ただし、通常の状態遷移表の表記の場合、プログラミングを意識したモデリングを行うには表現力が足りないので、状態遷移表設計手法では、「拡張階層化状態遷移表」による表記を使用します。
なお、本連載では以下の6つのテーマを順番にお届けしていきます。
前回は、基本仕様部分の要求分析を行いました。基本仕様では、「分ボタン」「10秒ボタン」「クリアボタン」の3つのボタンを1つにまとめ、時間設定ボタンとして扱いました。
今回は、時間設定ボタンの詳細部分も設計していくため、「分ボタン」「10秒ボタン」「クリアボタン」をそれぞれ別のボタンとして扱っていきます。つまり、これらのボタンが押された際の各処理について、個別に設計していくということです(図1)。
図2は、前回作成したキッチンタイマーの要求モデルです。
今回は、この図2の要求分析モデルを基に設計モデルを作成していきます。
今回使用する拡張階層化状態遷移表とは、組み込みソフトウェアの開発を行う際に必要な表現を、状態遷移表に追加したものです(図3)。
状態遷移表を機能拡張することにより、通常の状態遷移表では表現しきれないようなものに対応できます。例えば、組み込みソフトウェア開発では、C言語などを用いた構造化プログラミングによる実装がよく行われますが、拡張階層化状態遷移表であれば、構造化表現に対応できます。
さらに、通常の状態遷移表では、状態とイベントの全ての組み合わせを表現するため、表が巨大化してしまいますが、階層化することにより、これを抑制できます。加えて、C言語の関数コールのようなトップダウン設計も可能です。
図4に、今回紹介する設計モデルの作成手順を記します。流れとしては、イベント部分、状態部分、アクション部分、遷移部分、アクティビティの順に機能拡張を行い、最後に階層化を行います。
イベントとは、遷移をもたらす外的刺激や内部変化などを表すものです。
イベントの種類には、イベントを待ち続け、イベントが来たらどのようなイベントが来たかを解析するメッセージ型と、常にイベントのポーリング参照を行い、変化を監視するフラグ型が存在します(図5)。さらに、割り込みが発生した際のイベントに対応した割り込み型、デバイスドライバのシステムコールなどに対応した関数コール型などが存在します。

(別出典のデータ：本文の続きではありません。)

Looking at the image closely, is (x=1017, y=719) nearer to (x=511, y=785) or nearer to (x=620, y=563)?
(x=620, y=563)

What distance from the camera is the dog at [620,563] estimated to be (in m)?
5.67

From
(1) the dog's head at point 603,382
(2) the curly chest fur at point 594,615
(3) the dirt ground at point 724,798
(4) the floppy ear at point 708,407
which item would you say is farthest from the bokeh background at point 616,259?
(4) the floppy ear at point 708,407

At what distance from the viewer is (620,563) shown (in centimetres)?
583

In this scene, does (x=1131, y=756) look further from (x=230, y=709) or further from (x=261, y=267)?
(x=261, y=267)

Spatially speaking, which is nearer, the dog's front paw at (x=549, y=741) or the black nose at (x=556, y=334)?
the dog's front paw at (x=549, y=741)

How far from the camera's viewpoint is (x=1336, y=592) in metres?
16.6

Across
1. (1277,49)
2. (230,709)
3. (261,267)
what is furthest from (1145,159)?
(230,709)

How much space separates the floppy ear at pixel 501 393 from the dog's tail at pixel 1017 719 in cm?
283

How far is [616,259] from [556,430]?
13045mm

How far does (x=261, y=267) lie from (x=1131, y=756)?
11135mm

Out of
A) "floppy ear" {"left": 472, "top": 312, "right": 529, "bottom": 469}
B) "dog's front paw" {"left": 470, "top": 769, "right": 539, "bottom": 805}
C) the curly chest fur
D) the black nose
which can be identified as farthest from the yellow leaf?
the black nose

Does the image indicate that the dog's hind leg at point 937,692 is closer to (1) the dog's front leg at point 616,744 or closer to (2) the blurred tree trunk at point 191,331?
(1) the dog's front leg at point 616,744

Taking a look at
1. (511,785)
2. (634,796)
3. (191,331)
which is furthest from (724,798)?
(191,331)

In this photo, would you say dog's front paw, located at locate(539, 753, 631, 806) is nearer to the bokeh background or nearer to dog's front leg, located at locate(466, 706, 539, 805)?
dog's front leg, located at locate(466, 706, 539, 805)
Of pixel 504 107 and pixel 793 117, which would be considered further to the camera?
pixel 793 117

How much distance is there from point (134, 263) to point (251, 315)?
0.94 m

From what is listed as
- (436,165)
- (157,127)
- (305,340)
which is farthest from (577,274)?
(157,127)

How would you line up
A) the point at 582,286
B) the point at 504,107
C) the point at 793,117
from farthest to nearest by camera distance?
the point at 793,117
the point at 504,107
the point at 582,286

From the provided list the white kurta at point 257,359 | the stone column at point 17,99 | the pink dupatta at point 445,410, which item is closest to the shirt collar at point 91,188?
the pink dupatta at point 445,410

イベント部分では、複数のイベントを1つのまとまりとしてグループ化し、親子関係で表現するなどの機能拡張がなされています。
それでは、キッチンタイマーモデルのイベント部分を機能拡張してみましょう。
前回作成した要求分析モデルでは、前述の通り、時間設定ボタンを1つのイベントとしてまとめて表現していました。設計モデルでは、各ボタンの処理を全て設計するため、時間設定ボタンを「分ボタン」「10秒ボタン」「クリアボタン」とし、詳細のイベント表現を記述します。図6に変更した状態遷移表を示します。
状態とは、システムの状況や特性を表すものです。
状態には、各状態が排他的に存在している「排他状態」があります。状態部分では、複数の状態を1つのまとまりとしてグループ化し、親子関係で表現するなどの機能拡張がなされています。
親子関係で表現する際、親状態は仮想的に表現し、親自体に状態の実態を持たずにアクションに影響のない「仮想状態フレーム」と、親自体に実態が存在しておりアクションに影響する「実態状態フレーム」が存在します。
実態状態フレームでは、アクションに遷移すると親のアクションを実行後に子のアクションが実行されます。
それでは、キッチンタイマーモデルの状態部分を機能拡張してみましょう。
前回作成した要求分析モデルでは、全て排他状態で、それぞれの状態として表現していました。ここでは、「カウントダウン」状態と、「アラーム音出力」状態を1つのグループとして、仮想状態フレームで表現したものを示します(図8)。